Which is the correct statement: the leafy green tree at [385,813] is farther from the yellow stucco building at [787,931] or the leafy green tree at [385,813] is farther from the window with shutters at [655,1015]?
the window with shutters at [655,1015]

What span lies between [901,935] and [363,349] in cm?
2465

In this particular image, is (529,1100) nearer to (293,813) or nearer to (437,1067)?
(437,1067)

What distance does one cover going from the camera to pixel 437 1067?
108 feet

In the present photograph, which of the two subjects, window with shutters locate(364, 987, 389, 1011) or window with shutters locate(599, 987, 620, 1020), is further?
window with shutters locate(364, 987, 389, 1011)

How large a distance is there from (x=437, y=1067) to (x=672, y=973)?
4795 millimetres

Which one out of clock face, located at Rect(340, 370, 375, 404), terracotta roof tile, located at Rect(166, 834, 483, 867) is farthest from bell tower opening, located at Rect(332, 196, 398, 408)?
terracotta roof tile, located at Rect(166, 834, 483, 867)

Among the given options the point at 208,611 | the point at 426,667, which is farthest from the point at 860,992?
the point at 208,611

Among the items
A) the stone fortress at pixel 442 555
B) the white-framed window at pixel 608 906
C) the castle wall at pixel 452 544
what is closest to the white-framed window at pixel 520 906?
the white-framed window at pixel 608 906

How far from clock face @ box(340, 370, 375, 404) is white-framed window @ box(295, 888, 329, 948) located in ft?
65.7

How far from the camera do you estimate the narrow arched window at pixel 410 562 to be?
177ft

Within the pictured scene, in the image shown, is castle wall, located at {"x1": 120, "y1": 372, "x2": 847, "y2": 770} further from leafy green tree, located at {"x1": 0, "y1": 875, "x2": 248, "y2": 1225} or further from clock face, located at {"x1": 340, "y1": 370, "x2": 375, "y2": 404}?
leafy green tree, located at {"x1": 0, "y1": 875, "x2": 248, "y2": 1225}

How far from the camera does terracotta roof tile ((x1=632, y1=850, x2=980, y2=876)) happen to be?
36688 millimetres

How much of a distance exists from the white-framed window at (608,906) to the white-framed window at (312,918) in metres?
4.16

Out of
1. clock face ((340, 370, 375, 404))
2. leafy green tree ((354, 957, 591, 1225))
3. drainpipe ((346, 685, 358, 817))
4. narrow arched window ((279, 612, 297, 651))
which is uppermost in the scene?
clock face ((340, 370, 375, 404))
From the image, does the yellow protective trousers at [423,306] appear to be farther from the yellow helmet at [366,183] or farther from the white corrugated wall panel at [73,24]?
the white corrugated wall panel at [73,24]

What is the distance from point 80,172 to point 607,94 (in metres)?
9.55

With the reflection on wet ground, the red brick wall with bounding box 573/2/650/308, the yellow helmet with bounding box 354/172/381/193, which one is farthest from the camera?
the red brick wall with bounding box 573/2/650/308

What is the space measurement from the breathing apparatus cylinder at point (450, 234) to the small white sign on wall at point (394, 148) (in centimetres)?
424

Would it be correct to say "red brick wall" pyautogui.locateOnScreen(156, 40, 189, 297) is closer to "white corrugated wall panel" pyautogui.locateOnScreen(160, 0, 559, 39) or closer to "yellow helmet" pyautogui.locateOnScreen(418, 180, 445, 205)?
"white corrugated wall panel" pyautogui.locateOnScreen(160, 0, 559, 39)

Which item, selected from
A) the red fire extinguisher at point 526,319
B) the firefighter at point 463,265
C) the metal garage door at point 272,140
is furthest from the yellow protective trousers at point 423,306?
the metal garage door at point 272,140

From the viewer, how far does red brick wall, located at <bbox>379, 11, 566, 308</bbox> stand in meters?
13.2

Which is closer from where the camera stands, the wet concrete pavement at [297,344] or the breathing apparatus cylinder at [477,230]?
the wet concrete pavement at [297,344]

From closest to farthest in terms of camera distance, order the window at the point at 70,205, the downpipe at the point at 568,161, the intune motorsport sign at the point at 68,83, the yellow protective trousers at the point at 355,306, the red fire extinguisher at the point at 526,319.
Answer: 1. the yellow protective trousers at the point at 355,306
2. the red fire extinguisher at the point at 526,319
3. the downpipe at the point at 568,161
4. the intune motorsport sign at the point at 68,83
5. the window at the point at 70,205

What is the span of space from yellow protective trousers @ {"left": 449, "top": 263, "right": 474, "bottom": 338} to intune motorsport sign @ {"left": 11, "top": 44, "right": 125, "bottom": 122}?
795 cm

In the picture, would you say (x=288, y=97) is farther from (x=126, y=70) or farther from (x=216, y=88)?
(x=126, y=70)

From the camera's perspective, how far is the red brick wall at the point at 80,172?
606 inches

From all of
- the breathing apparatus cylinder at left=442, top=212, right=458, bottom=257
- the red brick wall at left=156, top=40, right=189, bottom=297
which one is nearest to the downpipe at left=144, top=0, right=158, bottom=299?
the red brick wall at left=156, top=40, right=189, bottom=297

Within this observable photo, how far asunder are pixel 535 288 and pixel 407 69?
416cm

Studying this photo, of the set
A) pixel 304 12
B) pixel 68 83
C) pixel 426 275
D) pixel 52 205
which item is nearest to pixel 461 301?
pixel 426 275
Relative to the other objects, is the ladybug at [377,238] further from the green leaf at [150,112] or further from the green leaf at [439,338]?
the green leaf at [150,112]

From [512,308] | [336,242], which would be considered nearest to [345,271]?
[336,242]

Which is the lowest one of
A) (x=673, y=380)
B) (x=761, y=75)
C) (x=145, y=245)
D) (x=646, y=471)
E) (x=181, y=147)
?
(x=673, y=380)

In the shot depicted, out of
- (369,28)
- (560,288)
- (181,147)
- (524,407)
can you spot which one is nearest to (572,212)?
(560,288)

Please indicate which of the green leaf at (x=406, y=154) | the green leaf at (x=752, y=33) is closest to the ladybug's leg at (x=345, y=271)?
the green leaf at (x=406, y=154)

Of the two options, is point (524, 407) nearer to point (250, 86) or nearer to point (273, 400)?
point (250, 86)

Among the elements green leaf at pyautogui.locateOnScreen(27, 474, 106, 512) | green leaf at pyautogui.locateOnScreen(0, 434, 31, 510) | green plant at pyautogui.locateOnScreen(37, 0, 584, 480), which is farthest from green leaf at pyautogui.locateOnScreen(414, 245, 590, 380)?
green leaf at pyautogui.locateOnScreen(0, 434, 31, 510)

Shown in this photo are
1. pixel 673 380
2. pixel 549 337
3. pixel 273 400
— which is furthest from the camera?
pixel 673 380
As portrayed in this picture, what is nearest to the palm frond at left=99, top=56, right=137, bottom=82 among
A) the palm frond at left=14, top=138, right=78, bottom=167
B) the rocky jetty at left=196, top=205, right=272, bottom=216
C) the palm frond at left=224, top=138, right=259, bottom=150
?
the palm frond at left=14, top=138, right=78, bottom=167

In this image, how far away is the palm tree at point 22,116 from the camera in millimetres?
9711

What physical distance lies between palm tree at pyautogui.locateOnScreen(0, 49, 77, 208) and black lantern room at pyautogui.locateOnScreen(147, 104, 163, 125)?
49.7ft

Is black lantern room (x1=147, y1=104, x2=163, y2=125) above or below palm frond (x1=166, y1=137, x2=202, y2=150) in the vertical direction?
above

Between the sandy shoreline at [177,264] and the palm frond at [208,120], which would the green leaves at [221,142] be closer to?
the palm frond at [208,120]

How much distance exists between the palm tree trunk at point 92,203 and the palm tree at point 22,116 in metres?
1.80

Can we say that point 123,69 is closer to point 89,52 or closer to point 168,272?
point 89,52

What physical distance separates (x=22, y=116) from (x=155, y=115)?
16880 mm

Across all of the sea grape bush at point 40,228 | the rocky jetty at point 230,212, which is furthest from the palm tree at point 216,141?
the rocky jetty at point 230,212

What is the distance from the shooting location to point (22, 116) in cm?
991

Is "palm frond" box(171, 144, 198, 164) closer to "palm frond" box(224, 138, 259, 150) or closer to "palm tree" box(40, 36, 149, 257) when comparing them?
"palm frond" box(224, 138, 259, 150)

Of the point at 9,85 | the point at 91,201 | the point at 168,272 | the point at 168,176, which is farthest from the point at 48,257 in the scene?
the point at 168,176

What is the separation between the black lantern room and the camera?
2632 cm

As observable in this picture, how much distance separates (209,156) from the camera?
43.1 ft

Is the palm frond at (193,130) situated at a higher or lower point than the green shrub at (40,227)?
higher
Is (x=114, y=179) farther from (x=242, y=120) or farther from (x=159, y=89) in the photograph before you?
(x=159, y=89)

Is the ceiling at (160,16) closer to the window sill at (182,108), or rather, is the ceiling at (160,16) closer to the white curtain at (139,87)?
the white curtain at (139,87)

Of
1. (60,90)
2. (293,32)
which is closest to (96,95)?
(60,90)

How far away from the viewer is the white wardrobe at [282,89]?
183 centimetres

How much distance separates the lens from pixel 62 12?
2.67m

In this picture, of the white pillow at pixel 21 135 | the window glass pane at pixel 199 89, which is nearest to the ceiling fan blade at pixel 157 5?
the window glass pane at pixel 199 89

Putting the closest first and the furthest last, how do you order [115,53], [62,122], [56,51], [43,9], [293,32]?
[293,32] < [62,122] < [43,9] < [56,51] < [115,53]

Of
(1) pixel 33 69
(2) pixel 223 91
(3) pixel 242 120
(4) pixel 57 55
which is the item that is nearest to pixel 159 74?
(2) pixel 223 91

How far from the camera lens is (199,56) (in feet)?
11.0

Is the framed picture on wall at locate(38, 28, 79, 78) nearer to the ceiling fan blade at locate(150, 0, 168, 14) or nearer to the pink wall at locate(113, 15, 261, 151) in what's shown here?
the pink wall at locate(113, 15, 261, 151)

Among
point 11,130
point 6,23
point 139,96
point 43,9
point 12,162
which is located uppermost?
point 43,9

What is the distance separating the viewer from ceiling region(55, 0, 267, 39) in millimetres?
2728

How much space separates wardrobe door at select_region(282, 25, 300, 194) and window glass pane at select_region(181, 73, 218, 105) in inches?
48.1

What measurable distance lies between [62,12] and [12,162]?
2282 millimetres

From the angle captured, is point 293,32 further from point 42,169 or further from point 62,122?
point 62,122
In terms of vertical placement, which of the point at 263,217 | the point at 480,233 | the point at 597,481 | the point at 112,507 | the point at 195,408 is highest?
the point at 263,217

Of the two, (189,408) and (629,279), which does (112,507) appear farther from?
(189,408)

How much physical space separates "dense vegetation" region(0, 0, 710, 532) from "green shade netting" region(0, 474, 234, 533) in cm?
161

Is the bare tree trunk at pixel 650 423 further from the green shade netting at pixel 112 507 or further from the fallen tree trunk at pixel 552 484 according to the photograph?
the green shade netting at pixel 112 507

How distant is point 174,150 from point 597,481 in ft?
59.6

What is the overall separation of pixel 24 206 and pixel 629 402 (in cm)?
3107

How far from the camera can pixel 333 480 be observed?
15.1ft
____
• **Goal**
Please retype the entries above, from their first line up to and including the line with "4795 millimetres", keeping every character the same.

• **Solution to the problem**
Which is the correct statement: the leafy green tree at [385,813] is farther from the yellow stucco building at [787,931] or the leafy green tree at [385,813] is farther from the window with shutters at [655,1015]?
the window with shutters at [655,1015]

What span lies between [901,935] and [363,349] in cm?
2465

In this particular image, is (529,1100) nearer to (293,813) or nearer to (437,1067)?
(437,1067)

What distance does one cover going from the camera to pixel 437 1067?
108 feet

In the present photograph, which of the two subjects, window with shutters locate(364, 987, 389, 1011) or window with shutters locate(599, 987, 620, 1020), is further?
window with shutters locate(364, 987, 389, 1011)

How large a distance is there from (x=437, y=1067) to (x=672, y=973)?
4795 millimetres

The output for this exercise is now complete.